Required task:
Turn all the lines of the entries below into a numbered list, skipping blank lines and leaving out the pictures.

Excerpted records:
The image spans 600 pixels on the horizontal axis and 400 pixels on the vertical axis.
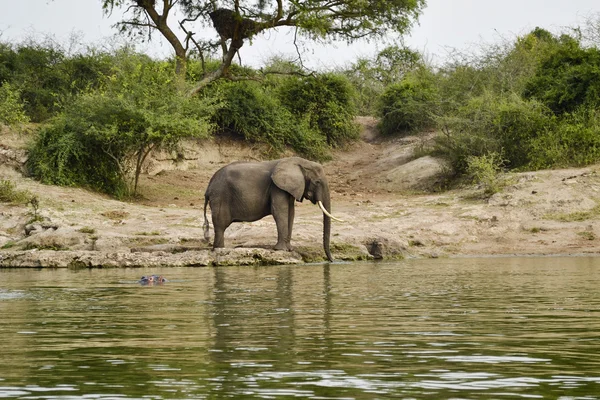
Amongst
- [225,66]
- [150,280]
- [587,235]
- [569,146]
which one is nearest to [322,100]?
[225,66]

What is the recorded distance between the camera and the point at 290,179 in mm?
17875

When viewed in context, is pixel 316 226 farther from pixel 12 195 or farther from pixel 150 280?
pixel 150 280

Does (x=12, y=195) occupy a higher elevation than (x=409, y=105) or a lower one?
lower

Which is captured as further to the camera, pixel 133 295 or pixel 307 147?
pixel 307 147

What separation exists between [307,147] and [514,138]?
28.3ft

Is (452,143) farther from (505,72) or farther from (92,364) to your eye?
(92,364)

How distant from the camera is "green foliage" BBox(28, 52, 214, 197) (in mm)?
24531

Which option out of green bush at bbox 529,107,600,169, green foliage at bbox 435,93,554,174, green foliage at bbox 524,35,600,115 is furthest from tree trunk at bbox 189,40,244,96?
green bush at bbox 529,107,600,169

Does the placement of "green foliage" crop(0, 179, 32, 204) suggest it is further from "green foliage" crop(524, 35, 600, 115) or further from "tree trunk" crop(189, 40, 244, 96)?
"green foliage" crop(524, 35, 600, 115)

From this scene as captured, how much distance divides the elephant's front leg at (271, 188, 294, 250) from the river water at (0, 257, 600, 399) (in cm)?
399

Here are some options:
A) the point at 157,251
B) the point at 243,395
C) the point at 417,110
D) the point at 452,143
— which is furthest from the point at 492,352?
the point at 417,110

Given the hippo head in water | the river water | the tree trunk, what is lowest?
the river water

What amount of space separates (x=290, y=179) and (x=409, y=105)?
18.6 m

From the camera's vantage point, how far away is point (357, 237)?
61.5 feet
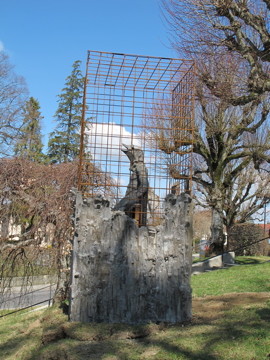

Task solution:
1. The image spans 600 pixels on the horizontal axis and 400 pixels on the vertical axis.
2. Amongst
3. - [225,66]
4. - [150,280]
5. - [587,235]
6. - [569,146]
7. which one is nearest to [322,100]?
8. [225,66]
9. What is the recorded distance between the camera and the point at 290,179 in mm?
10. 17875
11. When viewed in context, is pixel 316 226 farther from pixel 12 195 or farther from pixel 150 280?
12. pixel 150 280
13. Does (x=12, y=195) occupy a higher elevation than (x=409, y=105) or a lower one?
14. lower
15. Which is captured as further to the camera, pixel 133 295 or pixel 307 147?
16. pixel 307 147
17. What separation exists between [307,147] and [514,138]?
18. 28.3ft
19. Is (452,143) farther from (505,72) or farther from (92,364) to your eye?
20. (92,364)
21. How distant from the camera is "green foliage" BBox(28, 52, 214, 197) (in mm)?
22. 24531
23. Which option out of green bush at bbox 529,107,600,169, green foliage at bbox 435,93,554,174, green foliage at bbox 524,35,600,115 is furthest from tree trunk at bbox 189,40,244,96?
24. green bush at bbox 529,107,600,169
25. Does the placement of "green foliage" crop(0, 179, 32, 204) suggest it is further from "green foliage" crop(524, 35, 600, 115) or further from "tree trunk" crop(189, 40, 244, 96)?
26. "green foliage" crop(524, 35, 600, 115)
27. From this scene as captured, how much distance divides the elephant's front leg at (271, 188, 294, 250) from the river water at (0, 257, 600, 399) (in cm)?
28. 399
29. Here are some options:
30. A) the point at 157,251
31. B) the point at 243,395
32. C) the point at 417,110
33. D) the point at 452,143
34. — which is furthest from the point at 492,352?
35. the point at 417,110
36. Given the hippo head in water | the river water | the tree trunk, what is lowest?
37. the river water
38. What amount of space separates (x=290, y=179) and (x=409, y=105)?
39. 18.6 m
40. From the camera's vantage point, how far away is point (357, 237)?
41. 61.5 feet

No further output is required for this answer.